For over two months, astronomers have been tracking 3I/ATLAS, a massive interstellar object currently hurtling through the solar system at staggering speed.
The unusual visitor is only the third interstellar object ever detected.
It follows the discovery of ‘Oumuamua in 2017 and 2I/Borisov in 2019.
Scientists generally believe 3I/ATLAS to be a comet.
However, new findings suggest the object is far stranger and much larger than anyone first thought.
Harvard astrophysicist Avi Loeb has spent years exploring whether some of these cosmic intruders could be artifacts of advanced extraterrestrial civilizations.
Loeb now suggests 3I/ATLAS may be tens of billions of tons in mass.

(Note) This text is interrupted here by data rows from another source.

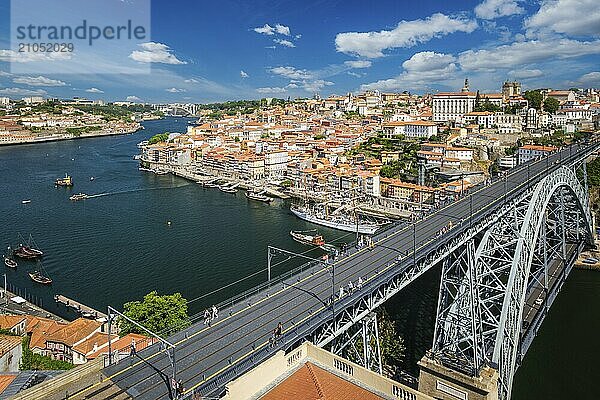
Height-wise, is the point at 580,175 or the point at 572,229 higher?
the point at 580,175

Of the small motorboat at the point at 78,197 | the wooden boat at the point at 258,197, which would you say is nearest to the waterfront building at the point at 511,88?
the wooden boat at the point at 258,197

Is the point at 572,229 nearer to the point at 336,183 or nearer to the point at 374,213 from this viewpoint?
the point at 374,213

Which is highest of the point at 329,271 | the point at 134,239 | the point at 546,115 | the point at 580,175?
the point at 546,115

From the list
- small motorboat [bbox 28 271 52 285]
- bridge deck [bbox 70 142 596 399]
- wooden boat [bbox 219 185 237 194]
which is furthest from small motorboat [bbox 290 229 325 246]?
wooden boat [bbox 219 185 237 194]

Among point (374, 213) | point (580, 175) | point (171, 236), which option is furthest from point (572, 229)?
point (171, 236)

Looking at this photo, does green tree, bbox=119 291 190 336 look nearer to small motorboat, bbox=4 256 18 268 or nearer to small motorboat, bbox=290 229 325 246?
small motorboat, bbox=4 256 18 268

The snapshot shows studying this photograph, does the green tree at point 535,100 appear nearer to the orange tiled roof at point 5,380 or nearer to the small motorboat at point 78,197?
the small motorboat at point 78,197
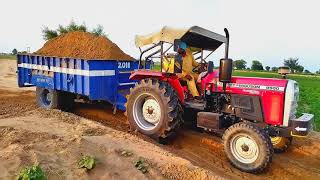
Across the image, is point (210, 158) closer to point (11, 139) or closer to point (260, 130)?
point (260, 130)

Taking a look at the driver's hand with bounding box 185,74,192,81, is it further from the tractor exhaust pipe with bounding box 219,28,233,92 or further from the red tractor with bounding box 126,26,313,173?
the tractor exhaust pipe with bounding box 219,28,233,92

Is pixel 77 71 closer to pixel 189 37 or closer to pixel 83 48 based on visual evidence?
pixel 83 48

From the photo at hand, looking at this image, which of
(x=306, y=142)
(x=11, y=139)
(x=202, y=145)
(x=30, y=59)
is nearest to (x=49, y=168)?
(x=11, y=139)

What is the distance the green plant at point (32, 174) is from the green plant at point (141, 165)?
51.6 inches

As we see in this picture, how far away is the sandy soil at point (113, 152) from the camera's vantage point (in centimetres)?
458

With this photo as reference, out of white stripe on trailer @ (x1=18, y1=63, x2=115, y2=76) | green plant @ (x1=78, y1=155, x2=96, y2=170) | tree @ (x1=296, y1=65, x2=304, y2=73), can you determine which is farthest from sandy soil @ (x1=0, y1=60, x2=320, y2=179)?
tree @ (x1=296, y1=65, x2=304, y2=73)

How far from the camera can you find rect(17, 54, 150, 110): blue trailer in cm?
853

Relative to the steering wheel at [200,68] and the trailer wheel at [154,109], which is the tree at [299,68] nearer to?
the steering wheel at [200,68]

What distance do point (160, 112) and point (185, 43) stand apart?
5.14 ft

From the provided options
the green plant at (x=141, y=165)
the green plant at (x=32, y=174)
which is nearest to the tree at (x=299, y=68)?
the green plant at (x=141, y=165)

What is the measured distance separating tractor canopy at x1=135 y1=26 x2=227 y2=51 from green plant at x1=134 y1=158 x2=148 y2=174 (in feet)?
9.43

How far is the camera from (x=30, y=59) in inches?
404

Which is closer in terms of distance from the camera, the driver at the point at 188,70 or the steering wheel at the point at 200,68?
Result: the driver at the point at 188,70

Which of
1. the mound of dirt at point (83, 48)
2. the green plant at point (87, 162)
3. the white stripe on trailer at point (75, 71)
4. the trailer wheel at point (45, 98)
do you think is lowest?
the green plant at point (87, 162)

By studying its unusual trajectory, Loeb and his colleagues determined its “non-gravitational acceleration” was “smaller than 49 feet per day, squared.”
Combined with data on how much material the object is shedding, Loeb inferred that the “mass of 3I/ATLAS must be bigger than 33 billion tons.”
“Consequently, the diameter of its solid-density nucleus must be larger than [3.1 miles],” he wrote in a recent blog post.
That size would make 3I/ATLAS three to five orders of magnitude larger than either of the two previously discovered interstellar visitors.
The finding is a rare and puzzling result.